[DOCUMENT TEXT start]

Search code examples
scalaapache-sparkrdd

How to find spark RDD/Dataframe size?


I know how to find the file size in scala.But how to find a RDD/dataframe size in spark?

Scala:

object Main extends App {
  val file = new java.io.File("hdfs://localhost:9000/samplefile.txt").toString()
  println(file.length)
}

Spark:

val distFile = sc.textFile(file)
println(distFile.length)

but if i process it not getting file size. How to find the RDD size?


Solution

  • Yes Finally I got the solution. Include these libraries.

    import org.apache.spark.sql.Row
    import org.apache.spark.rdd.RDD
    import org.apache.spark.rdd
    

    How to find the RDD Size:

    def calcRDDSize(rdd: RDD[String]): Long = {
      rdd.map(_.getBytes("UTF-8").length.toLong)
         .reduce(_+_) //add the sizes together
    }
    

    Function to find DataFrame size: (This function just convert DataFrame to RDD internally)

    val dataFrame = sc.textFile(args(1)).toDF() // you can replace args(1) with any path
    
    val rddOfDataframe = dataFrame.rdd.map(_.toString())
    
    val size = calcRDDSize(rddOfDataframe)

[DOCUMENT TEXT end]

> DIRECTION A:
In the thread on finding Spark RDD size, what character encoding does the calcRDDSize function use to turn each string into bytes?

[DATA FOR PROCESSING start]

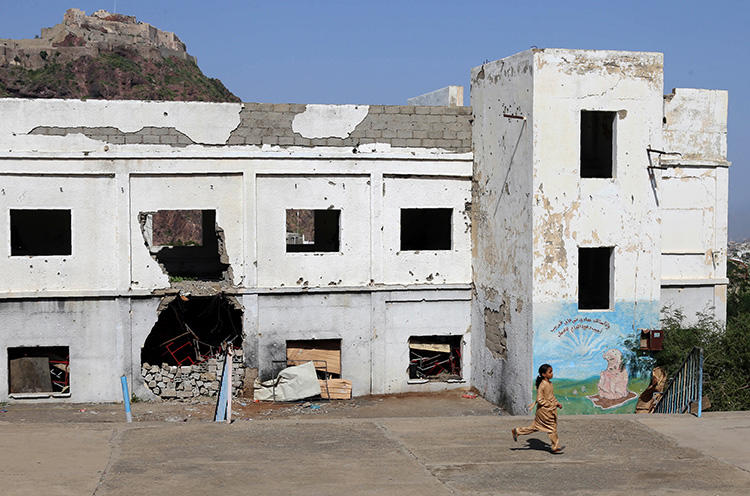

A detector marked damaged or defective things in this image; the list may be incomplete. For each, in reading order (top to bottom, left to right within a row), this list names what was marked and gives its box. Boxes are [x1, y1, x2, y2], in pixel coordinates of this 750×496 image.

missing window frame [580, 110, 616, 178]
missing window frame [9, 208, 72, 256]
missing window frame [286, 208, 342, 254]
damaged school building [0, 49, 728, 414]
missing window frame [400, 206, 452, 250]
missing window frame [580, 247, 612, 312]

[DATA FOR PROCESSING end]

> DIRECTION B:
Please arrange the entries that follow the Spark thread as a JSON list of strings, one string per line, leaving out blank lines and the pictures.

> EXERCISE RESULT A:
UTF-8

> EXERCISE RESULT B:
[
  "A detector marked damaged or defective things in this image; the list may be incomplete. For each, in reading order (top to bottom, left to right within a row), this list names what was marked and gives its box. Boxes are [x1, y1, x2, y2], in pixel coordinates of this 750×496 image.",
  "missing window frame [580, 110, 616, 178]",
  "missing window frame [9, 208, 72, 256]",
  "missing window frame [286, 208, 342, 254]",
  "damaged school building [0, 49, 728, 414]",
  "missing window frame [400, 206, 452, 250]",
  "missing window frame [580, 247, 612, 312]"
]